Tout le monde est pour la vertu. Mais tout le monde n’est pas nécessairement d’accord pour accueillir, à quelques semaines d’avis, des itinérants dont le mode de vie est aux antipodes. Surtout dans un quartier résidentiel où les gens partagent leurs habitudes de vie et profitent d’un environnement paisible.
Texte de Pierre Lussier
Jeudi soir dernier, près de 200 personnes ont envahi la salle du conseil en réponse à la nouvelle de l’implantation d’un service d’hébergement d’urgence temporaire de personnes itinérantes aux Jardins Gordon. La Ville de Montréal a acheté cette ancienne résidence en 2023, promettant d’y aménager possiblement 80 logements abordables réalisés par la Société d’habitation et de développement de Montréal (SHDM), et dont les travaux doivent débuter à l’été 2024.
Actuellement inoccupé, l’immeuble s’est vite retrouvé dans la mire du Centre intégré universitaire de santé et de services sociaux (CIUSSS) du Centre-Sud de l’Île de Montréal, et des responsables municipaux du dossier de l’itinérance, en raison de la fermeture du refuge au Complexe Guy-Favreau. Notez que des fonds (plus de 9 M$) ont été alloués récemment par le ministre responsable des Services sociaux Lionel Carmant, pour les refuges et centres d’hébergement destinés aux itinérants.
On sait qu’il manque des places d’hébergement et que la fermeture de Guy-Favreau ne facilite pas les choses avec l’arrivée de l’hiver et des grands froids. On ne peut pas laisser des gens mourir de froid faute de refuge où dormir et manger, selon la mairesse Plante.
Les gestionnaires au rendez-vous
Le panel de présentation était particulièrement important jeudi soir puisqu’il réunissait Josefina Blanco, membre du comité exécutif de la Ville de Montréal, responsable du dossier de l’itinérance, Serge Lareau, commissaire aux personnes en situation d’itinérance de la Ville, Maxime Beaulieu, nouveau commandant du poste de quartier 16 (PDQ), et Martin Raymond, directeur général adjoint de la Société de développement social de Montréal.
Fait à noter, c’est Martin Raymond et son équipe qui doivent gérer les activités du Centre jusqu’à la fermeture en juin 2024.
Un Centre 24/7, c’est quoi ?
C’est un refuge accessible 24 heures par jour, sept jours par semaine, un lieu où il n’y a pas de file d’attente à la porte, a expliqué Martin Raymond. On offre un toit et des repas aux bénéficiaires pour qui l’accueil est le plus inclusif possible, même avec leur compagnon canin ou félin.
Le Centre de la rue Gordon peut accueillir 50 personnes en situation d’itinérance, des gens qui sont évalués à leur arrivée au 1050, rue Gordon. Parmi ces itinérants, il y a des toxicomanes et des alcooliques, dont on examinera la condition à l’entrée. Le Centre en résumé assure l’hébergement, les repas, l’accompagnement et un milieu de vie pour ces personnes sans adresse fixe et souvent solitaires.
Commandant du PDQ 16, Maxime Beaulieu a insisté sur la préparation de son équipe à l’arrivée de ce centre en insistant sur la présence de deux policières, des agents socio-communautaires assurant un suivi sans compter d’autres policiers patrouilleurs familiers avec ce type de problématique.
Méfiance et questionnement du voisinage
Des parents d’écoliers ont dit craindre la présence d’itinérants à proximité des écoles primaires et dans les parcs du voisinage.

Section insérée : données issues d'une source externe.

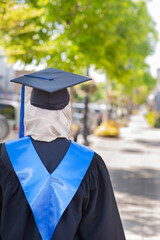 Muslim school graduate in cap and gown.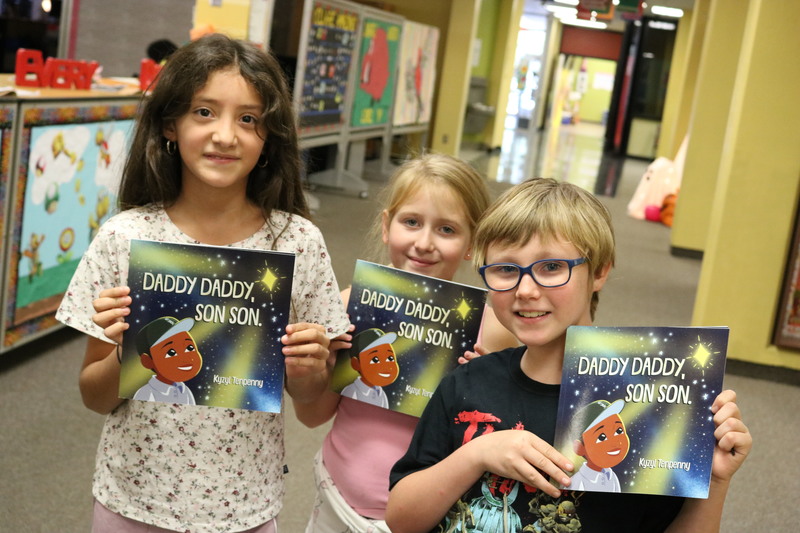 Landmark Elementary students hold up "Daddy Daddy, Son Son"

En marge de quelques reportages plutôt alarmistes des médias, des résidents voient déjà des seringues et autres articles peu ragoûtants qu’on ne souhaite pas voir sur les pelouses environnantes.
Apaisement et sens des valeurs
À un moment, jeudi soir, on craignait le pire en entendant quelques personnes répliquer à voix haute dans la salle, aux propos des intervenants. Par bonheur, la mairesse de Verdun Marie-Andrée Mauger s’est exprimée calmement sans jamais élever la voix pour expliquer le contexte où elle-même a été prévenue du projet en octobre.

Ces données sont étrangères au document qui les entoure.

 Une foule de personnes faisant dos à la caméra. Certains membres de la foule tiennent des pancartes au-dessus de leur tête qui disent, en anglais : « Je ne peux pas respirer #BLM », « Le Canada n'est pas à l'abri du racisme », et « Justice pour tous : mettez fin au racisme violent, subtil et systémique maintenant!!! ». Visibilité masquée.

Mme Mauger a fait preuve d’humanisme en exprimant sa compassion pour ces itinérants et en rappelant qu’il s’agit d’un service temporaire sans oublier les mesures de sécurité appliquées afin de protéger la quiétude du voisinage.
La mairesse a aussi insisté sur la création d’un comité de bon voisinage en suggérant aux gens dans la salle de s’inscrire à ce comité pour assurer un suivi des plaintes et des suggestions au cours des prochains mois.
Bien sûr, des gens ont quitté les lieux avant la fin, marquant ainsi leur désaccord, mais ils étaient peu nombreux et c’est sans chahutage que la salle du conseil s’est vidée après 21h30.